Yapılacak İşler:
**A)** Şu ifadelerin mahkeme kararıyla uyuşup uyuşmadığını belirtin ve her biri için evet ya da hayır yazarak karardaki belirleyici sözleri birebir alıntılayın: (i) Davacı 1963 doğumludur. (ii) Mahkeme davayı kabul etmiştir. (iii) Hüküm davalı vekili tarafından temyiz edilmiştir.
**B)** Mahkeme kararında, davacının itirazı üzerine düzenlenen Yüksek Sağlık Kurulu raporunun tarihi nedir?

Kaynak:
━━━━━━━━

10. Hukuk Dairesi 2014/19478 E. , 2014/20704 K.
"İçtihat Metni"Mahkemesi : Antalya 2. İş Mahkemesi
Tarihi : 01.07.2014
No : 2010/31-2014/323
Dava, maluliyet oranının belirlenmesi ile maluliyet aylığı bağlanması istemine ilişkindir.
Mahkemece, yazılı gerekçelerle davanın reddine karar vermiştir.
Hükmün, davacı vekili tarafından temyiz edilmesi üzerine, temyiz isteğinin süresinde olduğu anlaşıldıktan ve Tetkik Hâkimi tarafından düzenlenen raporla dosyadaki kâğıtlar okunduktan sonra işin gereği düşünüldü ve aşağıdaki karar tespit edildi.
Hukuk Usulü Muhakemeleri Kanunu’nun 76’ncı maddesi uyarınca, hâkim bir davada sadece tarafların ileri sürdükleri maddi vakıalar ve netice-i taleple bağlı olup, dayandıkları kanun hükümleri ve onların tavsifleriyle bağlı olmadığından yürürlükteki kanunları re’sen tatbik ederek iddia ve müdafaadaki netice-i talepleri karara bağlamakla mükelleftir.
Görülmekte olan dava, 5510 sayılı Kanun’un yürürlüğe girdiği tarihten sonra henüz derdest olup, sosyal güvenlik hukukunun kamu düzeni ile ilgili olması nedeniyle, sigortalı veya hak sahipleri lehine getirilen yasal düzenlemelerin derdest davalara da uygulanması gerekeceği tartışmasızdır.
06.04.2009 tarihli dilekçe ile hastaneye sevk edilip, maluliyet durumunun tespit edilmesini isteyen 05.09.1963 doğumlu davacı hakkında düzenlenen Antalya Eğitim ve Araştırme Hastanesi’nin 22.05.2009 tarihli Sağlık Kurulu raporunda; “opere meme kanseri” tanısı konulmuş, vücut fonksiyon kaybı yönünde herhangi bir oran öngörülmemiş, davacının talebinin ise 26.10.2009 tarihli Kurum ilgili ünitesince çalışma ve meslekte kazanma gücü kaybının en az %60’ını kaybetmediği gerekçesi ile talebinin reddine karar verilmiş, davacının itirazı üzerine düzenlenen 17.09.2010 tarihli Yüksek Sağlık Kurulu raporunda, %60 oranında çalışma gücünün kaybedilmediği ve sigortalının malul sayılamayacağı belirtilmesi üzerine açılan eldeki davada; Mahkemece, davacının Adli Tıpa sevki üzerine, Adli Tıp Kurumu 3. İhtisas Kurulunca düzenlenen 29.06.2012 tarihli raporunda davacının bedeni çalışma gücü kaybının, 2/3 oranında olmaması nedeniyle, davanın reddine karar verildiği anlaşılmış ise de; verilen kararın yanılgılı değerlendirmeye dayalı olduğu anlaşılmaktadır.

━━━━━━━━

Satırlar:
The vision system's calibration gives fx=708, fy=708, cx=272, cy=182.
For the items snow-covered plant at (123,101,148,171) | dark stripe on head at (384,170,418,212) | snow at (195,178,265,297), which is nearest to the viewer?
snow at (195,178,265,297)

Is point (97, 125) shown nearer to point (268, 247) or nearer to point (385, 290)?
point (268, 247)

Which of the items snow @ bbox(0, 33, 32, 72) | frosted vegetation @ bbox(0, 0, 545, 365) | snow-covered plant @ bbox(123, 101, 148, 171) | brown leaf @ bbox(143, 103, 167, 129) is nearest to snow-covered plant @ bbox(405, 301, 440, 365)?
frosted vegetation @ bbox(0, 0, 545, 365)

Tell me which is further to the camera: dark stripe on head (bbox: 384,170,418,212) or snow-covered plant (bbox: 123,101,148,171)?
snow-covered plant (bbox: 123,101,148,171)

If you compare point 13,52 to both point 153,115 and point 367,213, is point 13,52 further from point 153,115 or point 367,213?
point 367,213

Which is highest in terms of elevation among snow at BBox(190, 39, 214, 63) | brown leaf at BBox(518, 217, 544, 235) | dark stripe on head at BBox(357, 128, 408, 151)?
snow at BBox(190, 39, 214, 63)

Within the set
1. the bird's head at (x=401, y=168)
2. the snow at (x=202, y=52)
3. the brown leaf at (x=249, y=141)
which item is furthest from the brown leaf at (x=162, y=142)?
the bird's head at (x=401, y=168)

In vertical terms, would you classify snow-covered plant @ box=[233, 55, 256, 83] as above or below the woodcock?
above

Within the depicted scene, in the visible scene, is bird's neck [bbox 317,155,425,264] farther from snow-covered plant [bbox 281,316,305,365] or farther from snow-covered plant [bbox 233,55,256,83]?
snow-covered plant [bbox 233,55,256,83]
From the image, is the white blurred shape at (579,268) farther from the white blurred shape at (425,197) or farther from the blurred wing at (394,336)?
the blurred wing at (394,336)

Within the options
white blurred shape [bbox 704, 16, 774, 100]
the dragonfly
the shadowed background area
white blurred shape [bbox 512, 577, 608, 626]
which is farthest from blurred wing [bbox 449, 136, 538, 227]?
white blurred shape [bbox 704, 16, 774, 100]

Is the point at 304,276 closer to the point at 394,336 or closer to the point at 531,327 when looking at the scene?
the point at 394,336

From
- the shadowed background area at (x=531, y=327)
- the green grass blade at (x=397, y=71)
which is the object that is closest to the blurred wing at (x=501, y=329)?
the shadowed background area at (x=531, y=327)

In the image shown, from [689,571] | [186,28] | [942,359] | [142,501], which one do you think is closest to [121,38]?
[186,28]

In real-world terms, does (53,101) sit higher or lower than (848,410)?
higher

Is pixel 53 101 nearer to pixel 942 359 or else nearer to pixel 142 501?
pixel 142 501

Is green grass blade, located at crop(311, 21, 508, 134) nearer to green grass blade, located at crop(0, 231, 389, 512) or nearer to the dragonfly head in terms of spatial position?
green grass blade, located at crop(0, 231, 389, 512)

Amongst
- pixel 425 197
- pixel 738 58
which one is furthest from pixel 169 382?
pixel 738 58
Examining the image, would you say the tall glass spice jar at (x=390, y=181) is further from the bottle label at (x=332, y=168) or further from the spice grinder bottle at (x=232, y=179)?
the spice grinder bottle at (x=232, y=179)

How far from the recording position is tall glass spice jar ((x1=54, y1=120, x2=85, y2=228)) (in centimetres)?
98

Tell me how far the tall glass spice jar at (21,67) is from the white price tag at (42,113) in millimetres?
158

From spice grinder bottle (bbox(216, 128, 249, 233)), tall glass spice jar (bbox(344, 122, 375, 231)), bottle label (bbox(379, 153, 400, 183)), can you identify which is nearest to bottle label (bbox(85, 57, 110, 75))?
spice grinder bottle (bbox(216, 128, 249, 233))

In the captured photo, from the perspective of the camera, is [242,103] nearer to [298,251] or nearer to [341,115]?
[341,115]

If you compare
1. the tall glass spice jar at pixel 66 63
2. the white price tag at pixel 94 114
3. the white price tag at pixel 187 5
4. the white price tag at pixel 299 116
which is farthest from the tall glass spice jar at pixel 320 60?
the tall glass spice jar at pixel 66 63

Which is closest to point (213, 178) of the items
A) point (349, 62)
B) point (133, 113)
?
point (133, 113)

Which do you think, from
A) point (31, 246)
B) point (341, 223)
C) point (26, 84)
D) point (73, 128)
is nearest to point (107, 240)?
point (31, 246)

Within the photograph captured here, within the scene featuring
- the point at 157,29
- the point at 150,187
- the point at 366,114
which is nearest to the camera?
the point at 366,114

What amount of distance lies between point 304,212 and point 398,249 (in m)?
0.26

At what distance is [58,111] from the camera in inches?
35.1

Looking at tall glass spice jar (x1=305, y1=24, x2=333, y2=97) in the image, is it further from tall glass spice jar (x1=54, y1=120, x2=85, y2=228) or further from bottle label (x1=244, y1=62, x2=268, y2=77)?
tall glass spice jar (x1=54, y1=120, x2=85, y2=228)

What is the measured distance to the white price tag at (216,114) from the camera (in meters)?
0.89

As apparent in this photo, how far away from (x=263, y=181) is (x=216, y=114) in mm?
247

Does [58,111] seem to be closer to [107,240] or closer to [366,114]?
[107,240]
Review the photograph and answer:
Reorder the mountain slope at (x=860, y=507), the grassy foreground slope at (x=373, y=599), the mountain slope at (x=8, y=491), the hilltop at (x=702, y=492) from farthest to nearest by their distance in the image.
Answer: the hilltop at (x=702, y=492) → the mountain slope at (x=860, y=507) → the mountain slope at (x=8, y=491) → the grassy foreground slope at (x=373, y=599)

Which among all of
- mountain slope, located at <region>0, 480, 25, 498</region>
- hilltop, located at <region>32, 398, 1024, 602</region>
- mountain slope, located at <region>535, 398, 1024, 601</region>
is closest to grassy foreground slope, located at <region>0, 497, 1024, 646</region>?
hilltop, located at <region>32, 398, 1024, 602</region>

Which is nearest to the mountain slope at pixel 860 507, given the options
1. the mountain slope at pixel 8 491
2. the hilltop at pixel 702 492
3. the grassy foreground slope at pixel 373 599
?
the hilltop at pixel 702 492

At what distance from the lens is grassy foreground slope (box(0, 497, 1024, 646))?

━━━━━━━━

Tamamlanmış Alıştırma:
**A)**
(i) Evet: "05.09.1963 doğumlu davacı"
(ii) Hayır: "Mahkemece, yazılı gerekçelerle davanın reddine karar vermiştir."
(iii) Hayır: "davacı vekili tarafından temyiz edilmesi üzerine"

**B)** 17.09.2010